Consideration should be given to countries taxing “speculative capital flows,” said Financial Services Authority (FSA) chairman Adair Turner in a speech in Mumbai on Monday. Controlling carry trades, where banks and hedge funds borrow cheaply in dollars to bet on high-yielding investments in emerging markets, may not be possible without damaging liquidity, Turner said.
“There is, for instance, no economic value that I can discern from the operation of speculation in currency ‘carry trades,’” said Turner, according to a copy of the speech he made to the Reserve Bank of India (RBI). “We should certainly be open to the application by emerging countries of tax constraints on inward speculative capital flows, such as Chile imposed in the 1990s and Brazil has recently introduced.”
Asset quality worries: FSA chairman Adair Turner. PTI
RBI governor D. Subbarao also said that there has been a slight deterioration in the quality of financial assets held by the nation’s banks in recent months. The central bank released his speech via email in Mumbai.

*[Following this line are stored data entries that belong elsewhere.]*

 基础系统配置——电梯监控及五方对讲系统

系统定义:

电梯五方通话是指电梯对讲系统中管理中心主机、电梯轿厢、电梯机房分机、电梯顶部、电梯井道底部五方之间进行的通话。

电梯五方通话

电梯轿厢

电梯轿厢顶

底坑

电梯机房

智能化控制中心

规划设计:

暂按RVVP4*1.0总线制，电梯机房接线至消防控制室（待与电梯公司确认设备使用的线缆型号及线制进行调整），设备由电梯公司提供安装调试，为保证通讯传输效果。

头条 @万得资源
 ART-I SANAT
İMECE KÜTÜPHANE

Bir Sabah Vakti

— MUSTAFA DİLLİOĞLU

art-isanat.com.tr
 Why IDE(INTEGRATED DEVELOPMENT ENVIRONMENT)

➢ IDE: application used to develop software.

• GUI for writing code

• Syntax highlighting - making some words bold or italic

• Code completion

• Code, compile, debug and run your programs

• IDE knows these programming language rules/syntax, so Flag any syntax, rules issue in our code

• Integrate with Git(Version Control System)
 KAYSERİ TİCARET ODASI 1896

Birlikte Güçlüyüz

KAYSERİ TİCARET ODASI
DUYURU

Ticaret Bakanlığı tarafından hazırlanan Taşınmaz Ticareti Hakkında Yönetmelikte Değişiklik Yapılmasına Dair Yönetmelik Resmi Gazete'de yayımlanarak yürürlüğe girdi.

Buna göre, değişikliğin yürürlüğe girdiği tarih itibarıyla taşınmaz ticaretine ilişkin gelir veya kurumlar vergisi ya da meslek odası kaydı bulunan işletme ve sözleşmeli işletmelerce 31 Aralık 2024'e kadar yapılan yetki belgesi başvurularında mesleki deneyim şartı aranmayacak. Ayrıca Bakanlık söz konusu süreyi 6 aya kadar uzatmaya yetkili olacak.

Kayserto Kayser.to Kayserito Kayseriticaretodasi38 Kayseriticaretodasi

Turner, 54, has questioned the size of financial activity, saying that some of it is socially or economically useless. He first floated the idea of a financial transaction tax, sometimes known as a Tobin Tax, in August. The International Monetary Fund is considering various surcharges on banks following the worst financial crisis in a generation.
Turner’s views have gained traction due to his position as head of a subcommittee at the Financial Stability Board, a collection of policymakers from the Group of Twenty nations.
He repeated calls on Monday he made last month for new tools to control asset-price bubbles and problems emerging in the financial system as a whole, arguing that interest rates alone are too blunt.
The tools could include “regulations which seek directly to influence borrower as well as lender behaviour, such as limitations on allowable loan-to-value ratios: new tools that entail moving away from the belief that a stable equilibrium will be delivered if only markets are efficient and classic monetary policy tools appropriately aligned,” he said.